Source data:
[Start of Attachment]

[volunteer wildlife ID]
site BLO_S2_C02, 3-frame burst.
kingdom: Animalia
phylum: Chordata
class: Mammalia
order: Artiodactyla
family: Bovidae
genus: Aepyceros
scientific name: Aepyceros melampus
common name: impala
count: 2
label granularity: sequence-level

[End of Attachment]

→ Exercise requirements:
What is needed is a word-for-word restatement of all the data.

→ Exercise answer:
[volunteer wildlife ID]
site BLO_S2_C02, 3-frame burst.
kingdom: Animalia
phylum: Chordata
class: Mammalia
order: Artiodactyla
family: Bovidae
genus: Aepyceros
scientific name: Aepyceros melampus
common name: impala
count: 2
label granularity: sequence-level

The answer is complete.